At the same time, there is concern that academia, and academics in particular, are skewed to the left politically. While various studies have looked at this issue in the past, a comprehensive study including Canada, the US and the UK was recently released. The study documented a general pattern supporting this concern. It found for example that only 7 percent of Canadian professors voted on the right (Conservative or People’s Party of Canada) in the most recent federal election in 2019.

The Queen’s speech last week even laid out the U.K. government’s plan to protect freedom of speech on campus after a series of “de-platforming” incidents in the country. Among other proposals, the plan will allow people to seek compensation for losses due to infringement of speech in higher education.

It could be argued that the political affiliations of professors is not an important concern and that professors can remain impartial, independent of their political views. It can also be argued that the political views of professors will not necessarily influence the politics of their students who go on to work in government, where higher degrees are now almost universally required. While this is possible, it’s also possible that political affiliation of professors matters to the public, which is what the Public Square data suggest.

In particular, while 43 percent of people voting Liberal have “a great deal of respect” (along with 40 percent of those voting Liberal, NDP or Green) for higher education, only 26 percent of those voting Conservative do. Moreover, almost 20 percent of Conservatives have “little or no respect” for higher education compared to only 9 percent for Liberal, NDP and Green voters.

Similar patterns have been observed in a series of Gallup polls in the U.S. They show that in 2018, 48 percent of Americans had a “great deal” or “quite a lot” of confidence in higher education. Like in Canada though, confidence is highly partisan with only 39 percent of Republicans showing such confidence, compared to 62 percent of Democrats.

Perhaps more discouraging is that these numbers are decreasing rapidly, particularly for Republicans. Between 2015 and 2018, Republican confidence in higher education had dropped by a third, three times faster than for Democrats.

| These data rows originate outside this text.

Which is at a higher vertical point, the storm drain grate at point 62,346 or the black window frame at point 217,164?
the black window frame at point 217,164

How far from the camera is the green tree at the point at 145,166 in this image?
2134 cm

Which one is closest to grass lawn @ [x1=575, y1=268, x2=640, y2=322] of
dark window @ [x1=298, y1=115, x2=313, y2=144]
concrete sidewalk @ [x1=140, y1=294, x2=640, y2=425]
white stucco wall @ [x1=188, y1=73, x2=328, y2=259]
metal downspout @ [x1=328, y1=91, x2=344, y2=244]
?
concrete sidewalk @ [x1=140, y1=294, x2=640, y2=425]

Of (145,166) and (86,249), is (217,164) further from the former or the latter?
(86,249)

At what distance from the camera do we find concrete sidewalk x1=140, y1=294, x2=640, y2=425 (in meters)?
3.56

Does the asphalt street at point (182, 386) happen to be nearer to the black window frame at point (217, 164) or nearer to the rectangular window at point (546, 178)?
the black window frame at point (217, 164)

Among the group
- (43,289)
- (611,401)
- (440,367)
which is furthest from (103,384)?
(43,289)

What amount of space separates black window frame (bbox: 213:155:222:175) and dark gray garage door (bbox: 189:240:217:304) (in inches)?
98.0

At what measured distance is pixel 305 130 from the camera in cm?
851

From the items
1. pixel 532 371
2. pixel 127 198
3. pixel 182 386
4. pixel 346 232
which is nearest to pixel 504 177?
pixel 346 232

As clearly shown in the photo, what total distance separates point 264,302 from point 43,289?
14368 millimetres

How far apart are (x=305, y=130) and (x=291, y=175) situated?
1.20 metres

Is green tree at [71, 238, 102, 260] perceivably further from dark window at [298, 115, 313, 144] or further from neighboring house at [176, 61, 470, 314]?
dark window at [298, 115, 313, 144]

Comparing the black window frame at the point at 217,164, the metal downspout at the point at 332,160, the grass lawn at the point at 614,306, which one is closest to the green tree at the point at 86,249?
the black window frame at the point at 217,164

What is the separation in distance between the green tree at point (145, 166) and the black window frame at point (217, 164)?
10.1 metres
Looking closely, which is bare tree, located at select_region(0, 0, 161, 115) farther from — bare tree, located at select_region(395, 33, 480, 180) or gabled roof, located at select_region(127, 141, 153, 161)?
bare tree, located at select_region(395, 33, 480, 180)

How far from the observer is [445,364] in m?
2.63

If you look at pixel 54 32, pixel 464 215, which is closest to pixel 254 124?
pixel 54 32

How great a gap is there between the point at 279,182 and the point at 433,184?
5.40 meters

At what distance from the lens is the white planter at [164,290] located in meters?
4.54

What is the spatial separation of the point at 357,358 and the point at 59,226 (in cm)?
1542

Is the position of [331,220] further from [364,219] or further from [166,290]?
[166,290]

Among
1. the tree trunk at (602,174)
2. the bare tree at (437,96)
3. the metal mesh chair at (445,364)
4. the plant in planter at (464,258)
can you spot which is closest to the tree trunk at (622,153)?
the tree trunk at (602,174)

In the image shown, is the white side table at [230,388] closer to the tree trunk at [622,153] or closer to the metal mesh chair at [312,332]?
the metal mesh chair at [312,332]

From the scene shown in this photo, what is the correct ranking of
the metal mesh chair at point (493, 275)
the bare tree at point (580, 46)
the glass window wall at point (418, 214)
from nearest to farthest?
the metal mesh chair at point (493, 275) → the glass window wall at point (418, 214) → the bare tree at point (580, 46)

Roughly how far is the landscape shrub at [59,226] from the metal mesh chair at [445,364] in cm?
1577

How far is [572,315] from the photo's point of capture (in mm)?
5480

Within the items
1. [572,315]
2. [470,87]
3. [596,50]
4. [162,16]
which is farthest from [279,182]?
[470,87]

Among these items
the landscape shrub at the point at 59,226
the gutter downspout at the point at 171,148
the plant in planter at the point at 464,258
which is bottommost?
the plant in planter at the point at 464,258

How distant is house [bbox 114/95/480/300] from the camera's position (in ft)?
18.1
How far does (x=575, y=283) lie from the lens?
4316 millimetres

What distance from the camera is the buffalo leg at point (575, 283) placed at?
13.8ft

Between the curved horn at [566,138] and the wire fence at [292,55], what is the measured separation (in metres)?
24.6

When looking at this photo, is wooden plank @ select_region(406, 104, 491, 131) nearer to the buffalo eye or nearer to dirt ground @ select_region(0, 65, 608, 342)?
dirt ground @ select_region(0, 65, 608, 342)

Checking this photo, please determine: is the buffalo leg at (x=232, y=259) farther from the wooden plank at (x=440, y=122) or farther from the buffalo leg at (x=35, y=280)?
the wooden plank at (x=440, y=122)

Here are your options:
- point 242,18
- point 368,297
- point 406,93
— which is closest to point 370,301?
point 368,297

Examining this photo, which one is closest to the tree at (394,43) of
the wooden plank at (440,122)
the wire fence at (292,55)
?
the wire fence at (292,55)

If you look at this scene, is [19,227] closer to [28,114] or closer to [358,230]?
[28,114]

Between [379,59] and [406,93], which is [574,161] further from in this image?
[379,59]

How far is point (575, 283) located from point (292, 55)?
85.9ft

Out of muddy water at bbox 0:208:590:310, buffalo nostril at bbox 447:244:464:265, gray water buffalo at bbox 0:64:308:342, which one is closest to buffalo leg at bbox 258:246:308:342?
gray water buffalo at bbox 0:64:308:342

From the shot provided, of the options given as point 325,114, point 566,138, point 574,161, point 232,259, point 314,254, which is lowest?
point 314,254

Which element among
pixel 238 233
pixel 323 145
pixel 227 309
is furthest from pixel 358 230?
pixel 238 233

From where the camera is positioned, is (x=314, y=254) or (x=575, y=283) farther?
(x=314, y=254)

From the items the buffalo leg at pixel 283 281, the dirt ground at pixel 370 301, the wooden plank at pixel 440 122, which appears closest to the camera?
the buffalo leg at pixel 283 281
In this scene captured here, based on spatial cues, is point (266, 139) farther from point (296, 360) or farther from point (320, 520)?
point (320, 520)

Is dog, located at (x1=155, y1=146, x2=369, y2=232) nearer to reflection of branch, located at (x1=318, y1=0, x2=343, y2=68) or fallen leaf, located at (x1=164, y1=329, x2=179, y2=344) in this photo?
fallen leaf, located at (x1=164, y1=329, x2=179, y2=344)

To be sure, the reasons for the difference in confidence in higher education by political affiliation are not explained in these studies. At the same time, it’s not a leap of faith to imagine that these findings could be partly explained by the political leanings of the professoriate.

If this is the case, and if the same temporal pattern exists in Canada, it could have implications for how future governments on the right see, value and fund higher education. Calls for the re-evaluation of government funding for universities are already mainstream in the U.S. and similar calls in Canada may not be far behind.

Canadian universities and governmental funding agencies would be wise to consider this in their governance and policies, perhaps even those policies relating to diversity.